# Shimano baitrunner D surf/pier fishing?



## Reddrum_sc_mb (May 30, 2011)

Will a shimano baitrunner d work well on surf/pier? If so what size should I get for a 12' ugly stik Bigwater. Will be using 65-80 lb powerpro I that helps.:fishing: any other nice spinning baitrunners?


----------



## fshnjoe (Sep 11, 2008)

IF shimano i would use 6500
Lot cheeper look at okuma, i have smaller okuma avenger work great for reds, love baitrunners!!


----------



## Reddrum_sc_mb (May 30, 2011)

Ya I'd hate to lose a rod to a fish cause the drag was tight. Baitrunners are much easier to use.


----------



## SmoothLures (Feb 13, 2008)

Whatcha need that big of a setup for? Shark fishing is illegal in Horry County (Myrtle Beach). Baitrunners work fine but on mine and casting reels with clickers, I leave them off most of the time and just fish a loose drag in a spike. I also don't wander off from my rods.

━━━━━━

- _Prompt 1_: In the baitrunner reel thread, condense the paragraph beginning "Whatcha need that big of a setup for?" into a short bulleted list that keeps its main facts.

- _Data for this task_:
━━━━━━

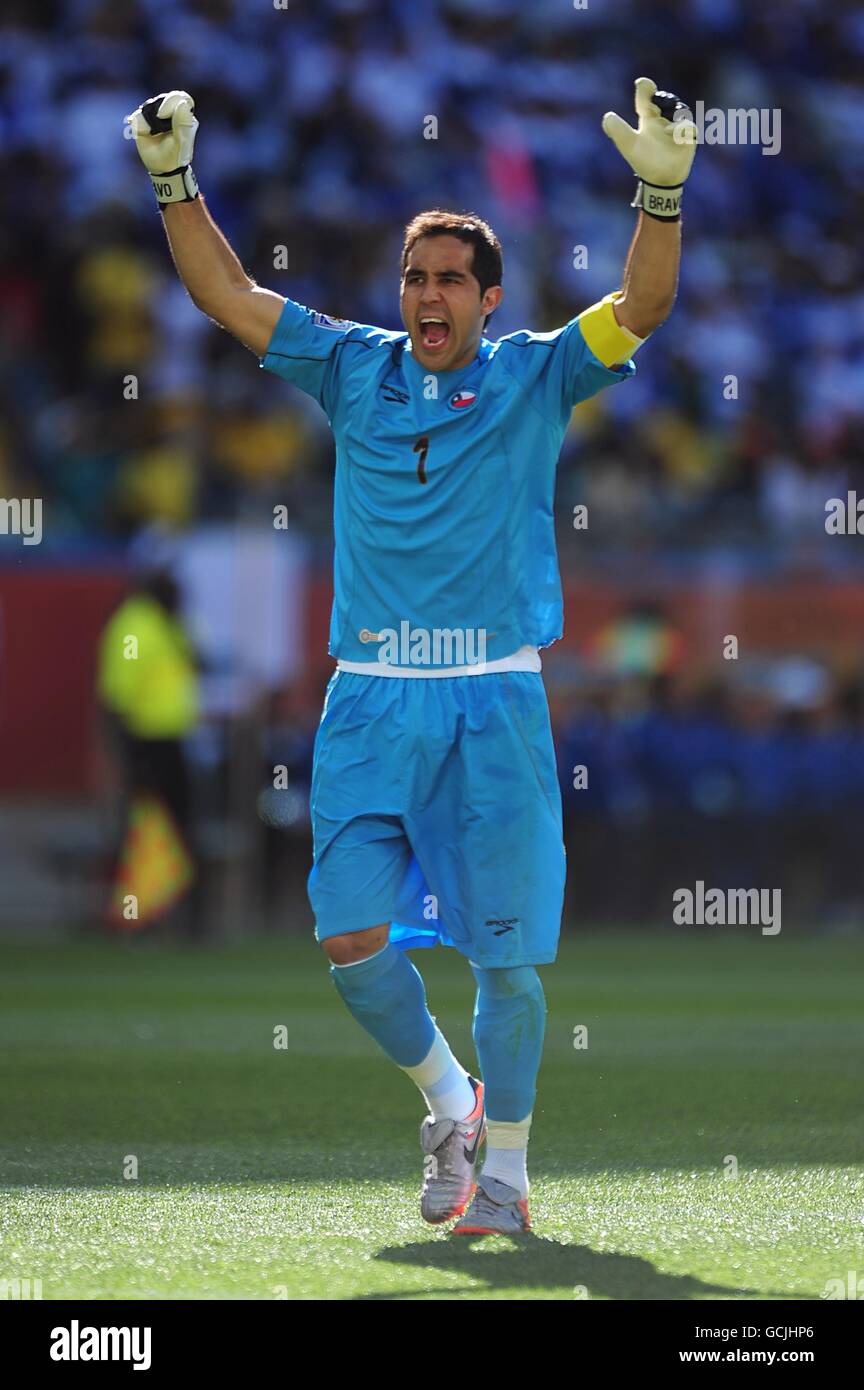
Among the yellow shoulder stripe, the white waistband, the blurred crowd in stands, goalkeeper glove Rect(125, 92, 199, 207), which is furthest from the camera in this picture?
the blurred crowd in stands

━━━━━━

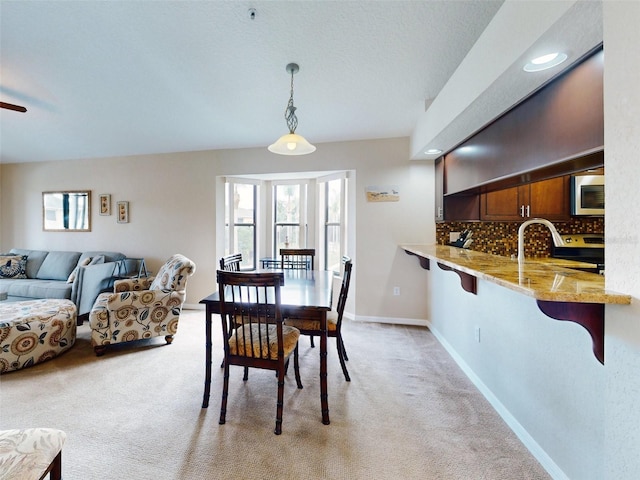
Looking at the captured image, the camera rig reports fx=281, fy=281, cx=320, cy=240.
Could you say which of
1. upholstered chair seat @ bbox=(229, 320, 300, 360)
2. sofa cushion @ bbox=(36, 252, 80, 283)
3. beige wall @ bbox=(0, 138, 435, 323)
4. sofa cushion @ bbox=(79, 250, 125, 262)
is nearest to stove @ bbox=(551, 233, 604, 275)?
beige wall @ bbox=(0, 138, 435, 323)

━━━━━━

- _Prompt 2_: Return every line of the entries that contains the word "camera".

- _Expected answer 1_:
- Questions why such a large setup is needed.
- Shark fishing is illegal in Horry County (Myrtle Beach).
- Baitrunners work fine.
- On the poster's own baitrunners and on casting reels with clickers, that feature is usually left off in favor of a loose drag with the rod in a spike.
- The poster stays near the rods.

- _Expected answer 2_:
Among the yellow shoulder stripe, the white waistband, the blurred crowd in stands, goalkeeper glove Rect(125, 92, 199, 207), which is furthest from the camera in this picture?
Looking at the captured image, the camera rig reports fx=281, fy=281, cx=320, cy=240.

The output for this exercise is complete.